Ее комната была на втором этаже. Сначала они прошли мимо двери, ведущей в библиотеку, потом просторную гостиную и в комнату Люси. Джессика увидела ее нераспакованную сумку, брошенную на кровать. Напротив располагалась ее комната, зеленая комната. Бледно-зеленый ковер, кремовые обои в зеленую полоску, софа и занавески — кремовые в зеленый цветочек — и огромная двуспальная кровать с роскошным покрывалом, подходящим по цвету к занавескам и софе.

— Чтобы попасть в ванную, пройдите через эту дверь, — Энтони показал куда-то в угол комнаты. — Ленч будет, скорее всего, на улице, — он посмотрел на часы, — через полчаса.

— Хорошо. — Джессика повернулась, чтобы посмотреть на него. Он не улыбался. Она чувствовала, что он что-то обдумывает.

— Вы любите уединение, не так ли? — заметил он небрежно, остановившись в дверях и скрестив руки на груди. В его вопросе не было ничего угрожающего, но все же она невольно почувствовала угрозу.

— Не то чтобы очень… нет, не думаю, — ответила она, покачав головой.

— А ведь я о вас совсем ничего не знаю. — Его серые глаза остановились на ней с пристальным вниманием, и опять ее охватило чувство, будто он играет с ней в какие-то непонятные игры. — У вас есть дочь, вы не замужем, работаете в юридической конторе где-то в Лондоне.

— Что же еще вам нужно? — спросила Джессика с нервным смешком.

— Что заставило вас прийти и обратиться ко мне, прежде всего?

— Я думала, вы знаете… Я беспокоилась о Люси. Я думала, ваш сын, возможно, имеет на нее какое-то влияние. — Она взглянула на него устало.

— Почему же вы просто не подождали? Может быть, она успокоилась бы со временем? Большинство родителей считают такие проявления неповиновения естественными для ребенка, который взрослеет.

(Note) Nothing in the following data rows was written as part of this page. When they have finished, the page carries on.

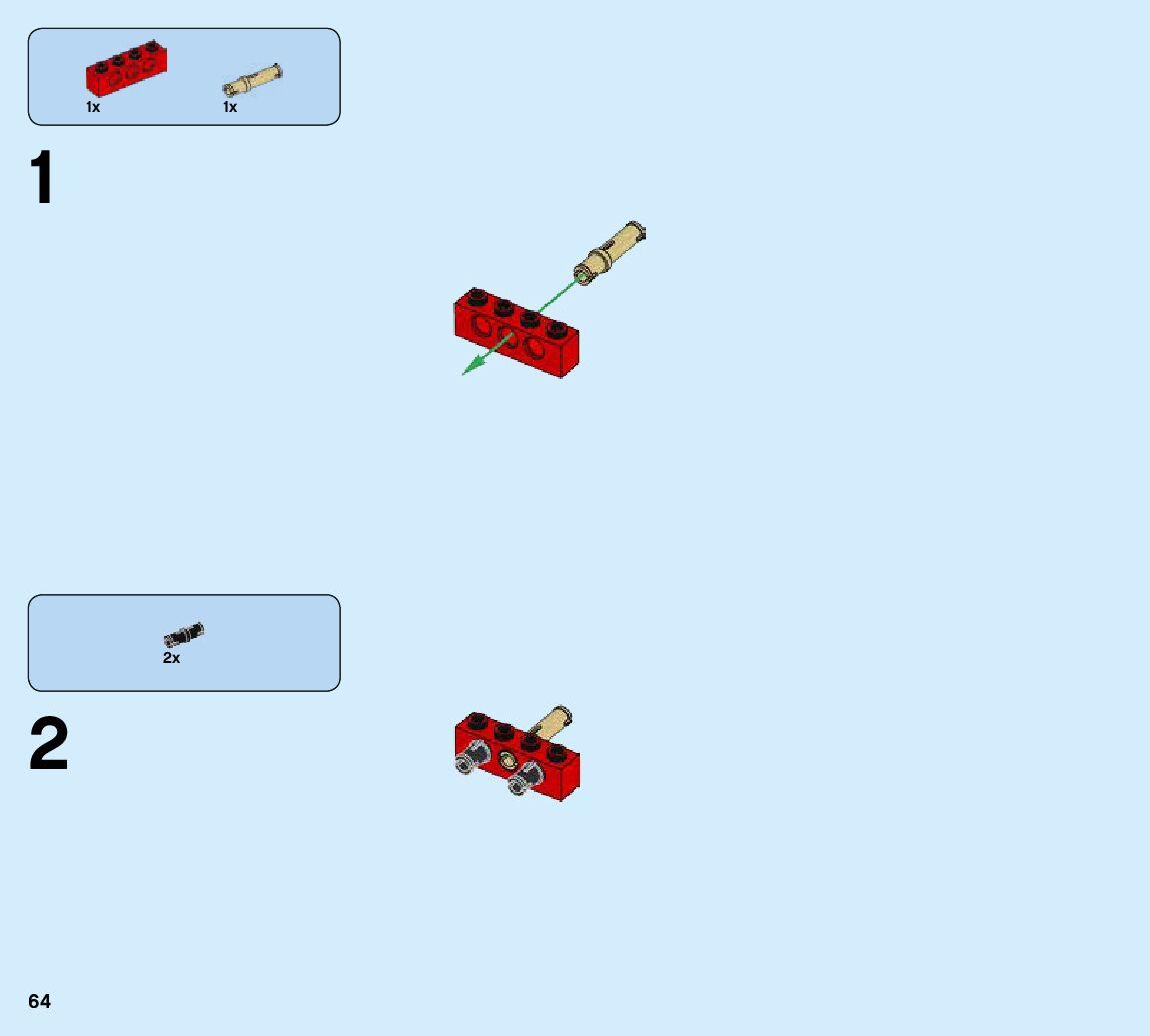 1x
1x

1

2x

2

64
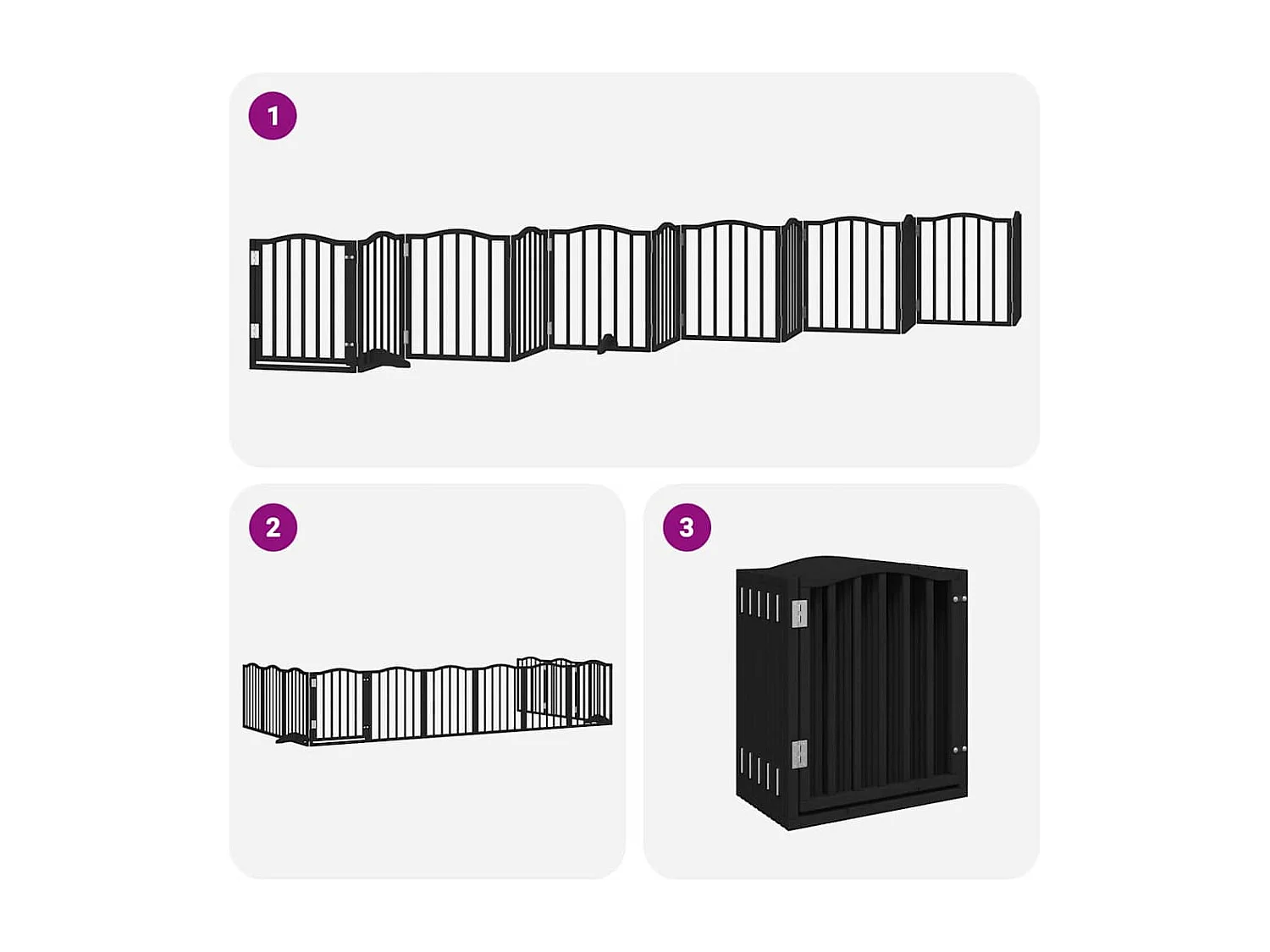 1

2

3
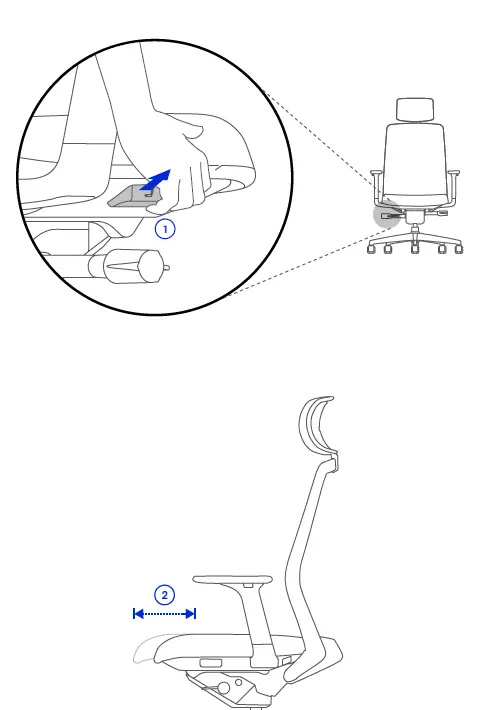 1

2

— Да, я могла бы, — уклончиво ответила Джессика. Почему он задает такие вопросы? С чего вдруг такой интерес? Это беспокоило ее, потому что он показался ей человеком упорным, от которого нельзя было отделаться парой неопределенных ответов.

— И все-таки вы этого не сделали, так ведь?

— Я, честное слово, не совсем понимаю, что вам нужно…

— Думаю, понимаете, — возразил он спокойно. — Вы как раз очень хорошо понимаете, что я от вас хочу услышать. Просто не хотите отвечать на мои вопросы. Почему? Отчего такая скрытность?

— Если бы я знала, что мне придется подвергнуться допросу, я бы не приняла ваше приглашение, — холодно ответила Джессика. — Это очень хорошо с вашей стороны, что вы подумали о нас и пригласили сюда. Я только надеюсь, что это не дает вам права расспрашивать о моей личной жизни.

— А таковая существует? — Он внимательно следил за выражением ее лица. — Или Люси — ваша личная жизнь?

Джессика почувствовала, как жаркая волна прилила к щекам.

— Это не ваше дело! Я ведь вам не задаю вопросов!

— У меня такое чувство, что вы когда-то давно воздвигли вокруг себя стену и скрываетесь за ней.

Гнев и смущение переполняли ее до такой степени, что ее руки начали дрожать, и ей пришлось крепко стиснуть их, чтобы успокоиться.

— Люси для меня очень много значит. Я не могу это отрицать. Одинокие матери очень беспокоятся о своих детях — возможно, потому, что им не на кого опереться, не с кем поделиться своими проблемами.

— Вполне возможно. — Он выпрямился и засунул руки в карманы. — Скажете, если что-нибудь будет нужно. Встретимся у бассейна через некоторое время.

— Хорошо.

Джессика с трудом перевела дух после его ухода. Он был первым мужчиной, который осмелился нарушить воздвигнутые ею преграды, и это напугало ее.

Джессика только закончила принимать душ, как дверь в ванную открылась, и она в испуге плотно запахнула на себе халат.

Это была Люси.

— Зачем принимать душ, когда можно поплавать в бассейне? — спросила та, бросившись на кровать и скинув туфли. — Я, во всяком случае, воспользуюсь бассейном.